This project was created for Doctor Ken Steif’s MUSA 507 course in Fall 2018.
1. Introduction 2. Data 3. Method of Variable Selection and The Finalised Model 4. The Final Model: Regression Results and Discussion 5. Cross-validation Checks and Discussion 6. Extra Credit: Spatial Cross Validation 7. Concluding Remarks and Reflections on Class Discussion
Nashville is among the fastest growing real estate markets in the country, with rising home prices and and increasing influx of people from out of state. Additionally, numerous factors make this place more attractive to would-be residents, including job opportunities, quality of life, amenities and redevelopment. With a growing popularity of people interested in buying homes in Nashville, prospoective homeowners find it important to accurately predict the value of home prices in order to make sure they end up on positive equity for their investments. As planners, it is important to study the changing patterns in the housing market and accurately idenfity where these changes occur in order to better plan for inclusive, equitable and thriving cities. By expecting where prices changes are likely occur, planners can prepare for stronger policies that will both support the growing market while also consider the people’s ability to afford living in that area.
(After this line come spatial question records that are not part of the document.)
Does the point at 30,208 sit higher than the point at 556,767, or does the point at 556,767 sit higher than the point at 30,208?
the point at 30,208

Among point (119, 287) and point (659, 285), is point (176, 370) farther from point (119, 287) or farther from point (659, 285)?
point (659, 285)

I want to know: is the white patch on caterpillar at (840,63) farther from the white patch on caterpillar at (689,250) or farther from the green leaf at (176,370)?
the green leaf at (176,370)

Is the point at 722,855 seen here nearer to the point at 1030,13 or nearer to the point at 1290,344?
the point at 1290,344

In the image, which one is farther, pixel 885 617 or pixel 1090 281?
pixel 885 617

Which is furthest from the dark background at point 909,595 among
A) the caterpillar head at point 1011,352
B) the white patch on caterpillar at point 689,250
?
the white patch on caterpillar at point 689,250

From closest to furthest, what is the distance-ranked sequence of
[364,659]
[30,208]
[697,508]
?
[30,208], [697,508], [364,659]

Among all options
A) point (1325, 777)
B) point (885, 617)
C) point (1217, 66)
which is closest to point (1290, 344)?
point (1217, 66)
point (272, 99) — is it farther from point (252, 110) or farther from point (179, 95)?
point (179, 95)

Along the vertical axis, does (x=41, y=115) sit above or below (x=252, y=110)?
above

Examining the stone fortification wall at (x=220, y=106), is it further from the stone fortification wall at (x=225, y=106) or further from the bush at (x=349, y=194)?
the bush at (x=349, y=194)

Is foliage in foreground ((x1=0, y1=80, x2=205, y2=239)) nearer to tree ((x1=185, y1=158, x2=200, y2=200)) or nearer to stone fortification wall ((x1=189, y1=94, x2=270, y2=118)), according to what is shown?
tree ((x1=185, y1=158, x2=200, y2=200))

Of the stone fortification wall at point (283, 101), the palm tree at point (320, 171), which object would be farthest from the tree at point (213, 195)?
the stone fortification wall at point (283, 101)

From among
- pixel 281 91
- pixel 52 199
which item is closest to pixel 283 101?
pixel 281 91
Stricter policies may restrict homeowners from raising too much of their house values for sale, keeping from only the wealthy to own properties in the region; where sale prices are low, planners can look for development opportunites to make the region more attractive for new homeowners to invest in. With increased population projections for Nashville in the upcoming years1, it is important for planners to appropriately be able to accommodate the growing number of people with affordable home prices.
The purpose of this project is to built a predictive model of home prices in Nashville using machine learning algorithms. Using open data sources such as Zillow, Nashville Open Data, and the US Census Bureau, the information was aggragated and analyzed using R.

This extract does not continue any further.